"İçtihat Metni"
Mala zarar verme suçundan sanık ..."ın 5237 sayılı Türk Ceza Kanunu"nun 151/1 ve 62. maddeleri gereğince 2.000,00 Türk lirası adlî para cezası ile cezalandırılmasına dair Biga 2. Asliye Ceza Mahkemesinin 23/05/2019 tarihli ve 2016/353 esas, 2019/376 sayılı karar aleyhine Yüksek Adalet Bakanlığınca verilen 03/12/2019 gün ve 94660652-105-17-16015-2019-Kyb sayılı kanun yararına bozma talebine dayanılarak dava dosyası Yargıtay Cumhuriyet Başsavcılığının 13/12/2019 gün ve 2019/123445 sayılı tebliğnamesiyle dairemize gönderilmekle okundu.

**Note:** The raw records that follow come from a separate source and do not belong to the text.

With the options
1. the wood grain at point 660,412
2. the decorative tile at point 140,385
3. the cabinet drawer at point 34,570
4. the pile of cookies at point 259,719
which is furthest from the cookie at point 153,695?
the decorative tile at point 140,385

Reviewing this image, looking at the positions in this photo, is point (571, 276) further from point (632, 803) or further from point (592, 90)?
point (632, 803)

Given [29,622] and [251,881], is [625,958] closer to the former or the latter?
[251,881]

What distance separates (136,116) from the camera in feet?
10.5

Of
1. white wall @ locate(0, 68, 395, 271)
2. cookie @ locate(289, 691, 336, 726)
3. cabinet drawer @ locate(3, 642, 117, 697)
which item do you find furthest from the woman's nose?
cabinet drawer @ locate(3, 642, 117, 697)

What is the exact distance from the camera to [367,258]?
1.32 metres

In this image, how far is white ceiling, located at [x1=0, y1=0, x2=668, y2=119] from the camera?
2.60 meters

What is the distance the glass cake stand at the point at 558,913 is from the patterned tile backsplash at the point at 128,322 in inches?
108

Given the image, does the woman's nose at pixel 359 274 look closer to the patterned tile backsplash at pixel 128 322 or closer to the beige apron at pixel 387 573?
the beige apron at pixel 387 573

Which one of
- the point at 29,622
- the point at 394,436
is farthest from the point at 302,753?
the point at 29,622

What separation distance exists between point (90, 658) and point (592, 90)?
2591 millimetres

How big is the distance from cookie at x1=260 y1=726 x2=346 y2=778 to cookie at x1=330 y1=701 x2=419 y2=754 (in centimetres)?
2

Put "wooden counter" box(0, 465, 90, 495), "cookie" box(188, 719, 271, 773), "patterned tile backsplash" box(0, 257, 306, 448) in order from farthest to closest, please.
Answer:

Kanun yararına bozma isteyen tebliğnamede;
5237 sayılı Kanun"un "Etkin pişmanlık" başlıklı 168/1. maddesinde yer alan "(1) Hırsızlık, mala zarar verme, güveni kötüye kullanma, dolandırıcılık, hileli iflâs, taksirli iflâs (…)(1) suçları tamamlandıktan sonra ve fakat bu nedenle hakkında kovuşturma başlamadan önce, failin, azmettirenin veya yardım edenin bizzat pişmanlık göstererek mağdurun uğradığı zararı aynen geri verme veya tazmin suretiyle tamamen gidermesi halinde, verilecek cezanın üçte ikisine kadarı indirilir.(1)" şeklindeki hüküm dikkate alındığında, sanığın 15/05/2019 tarihinde PTT aracılığıyla katılanın talep ettiği 900 Türk lirası olan zararının giderildiğinin görülmesi karşısında, sanığın etkin pişmanlık göstererek katılanın zararını giderdiği anlaşıldığından sanık hakkında 5237 sayılı Türk Ceza Kanunu"nun 168/1. maddesinin uygulanması gerektiğinin gözetilmemesinde isabet görülmediğinden 5271 sayılı CMK"nın 309. maddesi uyarınca anılan kararın bozulması lüzumu kanun yararına bozma talebine dayanılarak ihbar olunmuştur.
GEREĞİ DÜŞÜNÜLDÜ:
Sanık hakkında, hükmün açıklanmasının geri bırakılmasına yer olmadığına karar verilirken, 5271 sayılı CMK’nın 231. maddesinde sayılan nesnel ve öznel koşulların değerlendirilip buna ilişkin gerekçelerin gösterilmesi gerektiği, sanığın adli sicil kaydına göre daha önce kasıtlı suçtan mahkumiyetinin bulunmadığı, adli sicil kaydında kamu davasının açılmasının ertelenmesine ilişkin savcılık kararı bulunduğu, dolayısıyla hükmün açıklanmasının geri bırakılmasına karar verilmesi için aranan 5271 sayılı CMK’nın 231/6-a maddesinde gösterilen “kasıtlı suçtan mahkum olmama” nesnel(objektif) koşulunun bulunduğu, bununla birlikte mala zarar verme suçları yönünden hükmün açıklanmasının geri bırakılmasına ilişkin nesnel(objektif) koşullardan bir diğeri olan 5271 sayılı CMK’nın 231/6-c maddesinde gösterilen “suçun işlenmesi ile mağdurun veya kamunun uğradığı zararın aynen iade, suçtan önceki hale getirme veya tazmin suretiyle tamamen giderilmesi” koşulunun da, dosya içeriğinden zararın karşılandığının anlaşılmasına göre bulunduğu anlaşılmakla; sanık hakkında 5271 sayılı CMK’nın 231/6-b maddesinde belirtilen, “sanığın kişilik özellikleri ile duruşmadaki tutum ve davranışları göz önünde bulundurularak yeniden suç işlemeyeceği hususunda kanaate varılması” öznel(sübjektif) koşulunun oluşup oluşmadığı değerlendirilerek sonucuna göre sanığın hukuki durumunun belirlenmesi gerekirken “Sanığın katılanın talep ettiği maddi zararı karşılamadığı görülmekle; şartları oluşmadığından hakkında CMK 231. madde gereğince hükmün açıklanmasının geri bırakılmasına yer olmadığına,” biçimindeki yasal ve yeterli olmayan gerekçe ile hükmün açıklanmasının geri bırakılmasına yer olmadığına karar verilmesi hususu da belirlenmiş olup, bu yönden de kanun yararına bozma isteminde bulunulup bulunulmayacağının takdiri için dosyanın Adalet Bakanlığına sunulmak üzere Yargıtay Cumhuriyet Başsavcılığına GÖNDERİLMESİNE, 29/06/2020 tarihinde oybirliğiyle karar verildi.